La condizione socio-economica di Roma è molto mutata rispetto al 1972 e ai princìpi ispiratori della Convenzione di Parigi. Ma è molto mutata anche rispetto al 1980, anno dell’inclusione del suo Centro Storico tra i siti patrimonio dell’umanità. Tre fenomeni si possono apprezzare attualmente soprattutto nel Centro Storico romano:

  • spopolamento dei tradizionali residenti romani, affermazione di nuovi modelli di residenzialità, legati a popolazioni di diversa origine, e passaggio dalle tradizionali attività commerciali ad uno sfruttamento intensivo del turismo di massa ;
  • gentrificazione (cioè borghesizzazione) testimoniata dal passaggio di mano degli immobili da proprietari di medio-bassa capacità economica e reddituale a proprietari di medio-alta capacità economica e reddituale, con conseguente aumento del valore degli immobili stessi;
  • disneyficazione, ovvero la trasformazione del contesto urbano in una sorta di parco giochi a tema storico con relativa spettacolarizzazione del patrimonio culturale.

In pratica assistiamo ad un fenomeno di estrema cosificazione (evito di usare il termine reificazione, che in filosofia potrebbe dare adito a qualche equivoco, pur avendo la medesima funzione semantica) del tessuto urbano, che comporta l’espulsione della realtà umana e sociale che ha contribuito a realizzare e mantenere fino al presente l’opera storica e culturale, a beneficio di una trasmigrazione avventizia che apporta poco o nulla in termini umani e sociali, non contribuisce alla crescita di senso di una civiltà, si limita a emungere qualche soddisfazione fotografica dalla fruizione del patrimonio della Città mentre arricchisce economicamente poche categorie di persone.

Tale processo, non esclusivo di Roma, viene lamentato anche presso altri siti patrimonio dell’umanità UNESCO. Roma, probabilmente a causa della notevole estensione dell’area interessata, colleziona tutta la serie di impatti negativi constatati in altri siti.

Se la responsabilità del processo di cosificazione di Roma appare multifattoriale, nondimeno occorre attribuire ad UNESCO da una parte e ai competenti Uffici italiani (Ministero della Cultura, Soprintendenze statali, Sovrintendenza capitolina) dall’altra il ruolo che essi hanno dimostrato di avere. In particolare non si può tacere che UNESCO non ha saputo dar prova di preoccuparsi dell’umanità almeno allo stesso livello di passione con cui si preoccupa del patrimonio. Ribadisco: un patrimonio dell’umanità senza umanità è perduto in partenza.

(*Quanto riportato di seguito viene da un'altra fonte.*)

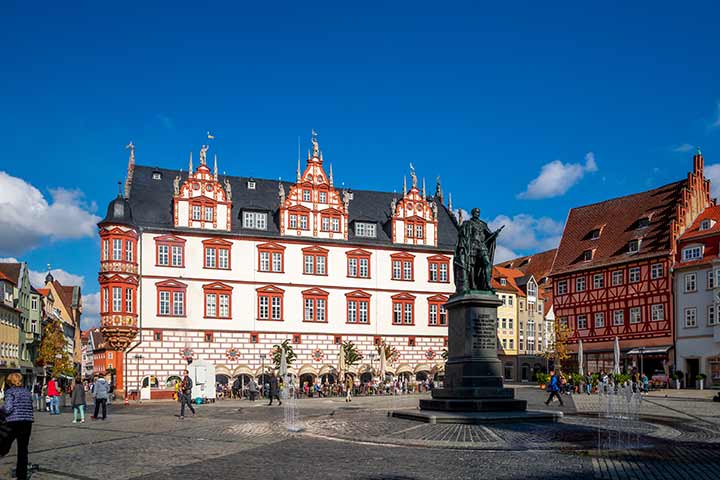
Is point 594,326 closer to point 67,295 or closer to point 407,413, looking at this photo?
point 407,413

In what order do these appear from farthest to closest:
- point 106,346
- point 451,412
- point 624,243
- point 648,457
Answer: point 624,243, point 106,346, point 451,412, point 648,457

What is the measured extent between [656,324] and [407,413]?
39889mm

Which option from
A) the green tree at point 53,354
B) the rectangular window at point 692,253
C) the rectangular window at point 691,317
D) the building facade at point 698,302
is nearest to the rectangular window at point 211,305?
the green tree at point 53,354

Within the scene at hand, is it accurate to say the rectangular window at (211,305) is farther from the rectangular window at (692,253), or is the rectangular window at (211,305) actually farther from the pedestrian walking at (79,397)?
the rectangular window at (692,253)

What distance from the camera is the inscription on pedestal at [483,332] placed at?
2308cm

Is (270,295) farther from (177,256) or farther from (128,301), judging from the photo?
(128,301)

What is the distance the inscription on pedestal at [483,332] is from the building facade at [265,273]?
104 feet

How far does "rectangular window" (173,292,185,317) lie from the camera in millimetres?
51562

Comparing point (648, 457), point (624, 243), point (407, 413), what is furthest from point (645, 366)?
point (648, 457)

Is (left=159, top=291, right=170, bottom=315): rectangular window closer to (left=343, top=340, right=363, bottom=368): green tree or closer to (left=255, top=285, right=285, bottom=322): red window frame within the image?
(left=255, top=285, right=285, bottom=322): red window frame

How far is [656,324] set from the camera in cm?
5750

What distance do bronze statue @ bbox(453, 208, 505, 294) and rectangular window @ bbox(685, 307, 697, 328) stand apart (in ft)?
113

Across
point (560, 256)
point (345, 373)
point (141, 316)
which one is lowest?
point (345, 373)

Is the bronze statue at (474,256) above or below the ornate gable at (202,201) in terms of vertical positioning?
below
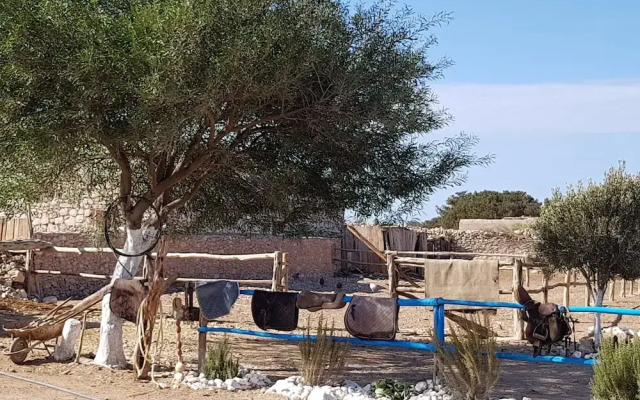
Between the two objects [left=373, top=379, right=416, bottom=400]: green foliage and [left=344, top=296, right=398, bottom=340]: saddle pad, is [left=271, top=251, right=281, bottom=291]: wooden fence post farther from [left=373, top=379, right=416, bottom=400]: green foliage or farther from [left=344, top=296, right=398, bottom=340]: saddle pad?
[left=373, top=379, right=416, bottom=400]: green foliage

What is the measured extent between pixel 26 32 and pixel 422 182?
5311 millimetres

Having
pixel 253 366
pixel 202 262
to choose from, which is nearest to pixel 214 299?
pixel 253 366

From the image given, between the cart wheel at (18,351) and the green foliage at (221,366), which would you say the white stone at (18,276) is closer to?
the cart wheel at (18,351)

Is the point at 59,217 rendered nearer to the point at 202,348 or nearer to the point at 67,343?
the point at 67,343

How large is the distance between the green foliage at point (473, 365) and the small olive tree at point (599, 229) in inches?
224

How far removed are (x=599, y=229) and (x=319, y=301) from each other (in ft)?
19.3

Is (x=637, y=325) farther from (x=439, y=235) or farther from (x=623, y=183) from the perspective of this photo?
(x=439, y=235)

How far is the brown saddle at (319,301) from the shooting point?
363 inches

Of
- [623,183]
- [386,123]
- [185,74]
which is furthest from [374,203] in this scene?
[623,183]

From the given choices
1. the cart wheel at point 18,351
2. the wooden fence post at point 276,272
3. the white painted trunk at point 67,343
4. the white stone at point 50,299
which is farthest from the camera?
the white stone at point 50,299

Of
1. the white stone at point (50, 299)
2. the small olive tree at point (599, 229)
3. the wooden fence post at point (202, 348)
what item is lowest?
the white stone at point (50, 299)

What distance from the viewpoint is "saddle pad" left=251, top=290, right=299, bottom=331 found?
9.45 m

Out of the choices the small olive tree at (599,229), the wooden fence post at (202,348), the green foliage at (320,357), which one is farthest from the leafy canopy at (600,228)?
the wooden fence post at (202,348)

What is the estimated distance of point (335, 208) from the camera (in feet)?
37.3
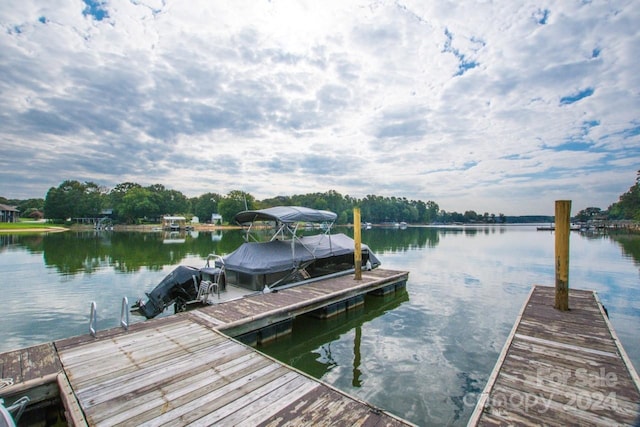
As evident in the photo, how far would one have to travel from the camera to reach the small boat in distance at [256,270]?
9406 mm

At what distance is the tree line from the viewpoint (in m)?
73.2

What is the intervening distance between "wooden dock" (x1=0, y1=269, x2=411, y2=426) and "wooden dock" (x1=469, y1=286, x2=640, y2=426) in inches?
60.8

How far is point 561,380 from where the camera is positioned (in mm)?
4285

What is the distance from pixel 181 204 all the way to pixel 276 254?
3680 inches

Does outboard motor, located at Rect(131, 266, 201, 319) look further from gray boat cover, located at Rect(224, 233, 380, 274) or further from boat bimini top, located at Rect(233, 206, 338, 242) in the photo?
boat bimini top, located at Rect(233, 206, 338, 242)

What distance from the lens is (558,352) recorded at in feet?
16.9

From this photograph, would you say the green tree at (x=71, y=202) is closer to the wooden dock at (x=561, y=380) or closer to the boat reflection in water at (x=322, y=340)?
the boat reflection in water at (x=322, y=340)

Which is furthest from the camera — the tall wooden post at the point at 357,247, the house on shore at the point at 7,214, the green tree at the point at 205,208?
the green tree at the point at 205,208

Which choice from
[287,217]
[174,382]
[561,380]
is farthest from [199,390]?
[287,217]

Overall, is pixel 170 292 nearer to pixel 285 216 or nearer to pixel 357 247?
pixel 285 216

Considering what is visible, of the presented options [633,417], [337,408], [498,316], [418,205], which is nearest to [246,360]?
[337,408]

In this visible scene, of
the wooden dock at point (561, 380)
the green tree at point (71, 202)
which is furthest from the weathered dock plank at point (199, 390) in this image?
the green tree at point (71, 202)

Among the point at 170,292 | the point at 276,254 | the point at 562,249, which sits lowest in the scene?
the point at 170,292

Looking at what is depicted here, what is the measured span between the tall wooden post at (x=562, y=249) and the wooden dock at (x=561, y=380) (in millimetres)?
879
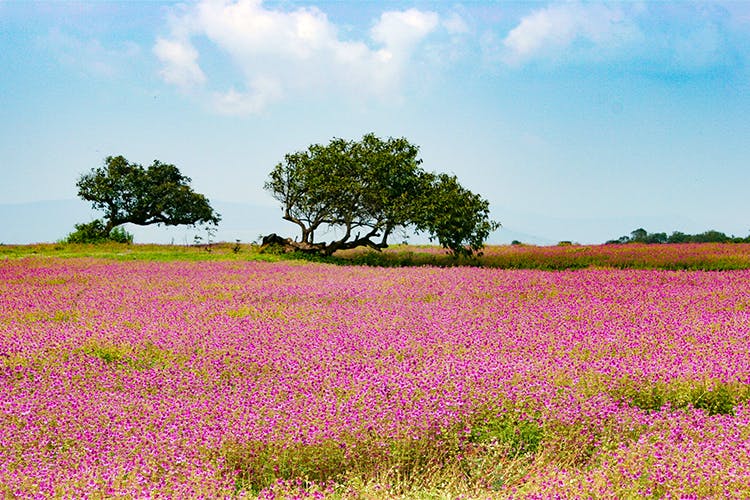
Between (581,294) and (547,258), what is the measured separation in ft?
44.7

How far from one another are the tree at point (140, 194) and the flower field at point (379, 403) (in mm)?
32620

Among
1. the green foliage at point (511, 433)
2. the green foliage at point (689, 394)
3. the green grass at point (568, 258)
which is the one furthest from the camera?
the green grass at point (568, 258)

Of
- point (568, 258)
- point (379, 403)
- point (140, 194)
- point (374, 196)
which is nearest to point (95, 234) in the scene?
point (140, 194)

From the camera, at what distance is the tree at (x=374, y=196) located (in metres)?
24.6

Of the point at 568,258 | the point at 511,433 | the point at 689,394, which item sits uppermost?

Non si può inoltre nascondere che gli Uffici italiani si siano dimostrati in non poche occasioni ottusi esecutori di procedimenti amministrativi utili solo a mummificare la realtà e renderla museale, dimenticando che la funzione di una Città è di far vivere i Cittadini, di sviluppare una civiltà, di accogliere le istanze costruttive e innovative provenienti da un mondo che cambia, dall’ospite e dal forestiero.

Se UNESCO e Uffici italiani avessero applicato i loro stessi criteri alla fine del IV secolo dopo Cristo, probabilmente non avremmo mai avuto capolavori cristiani come San Paolo Fuori le Mura (384) e Santa Maria Maggiore (420). La spoliazione degli edifici antico-romani nei secoli successivi non sarebbe avvenuta, ma Bramante non avrebbe fatto il suo tempietto e non sarebbero stati costruiti nemmeno gli edifici di epoca barocca.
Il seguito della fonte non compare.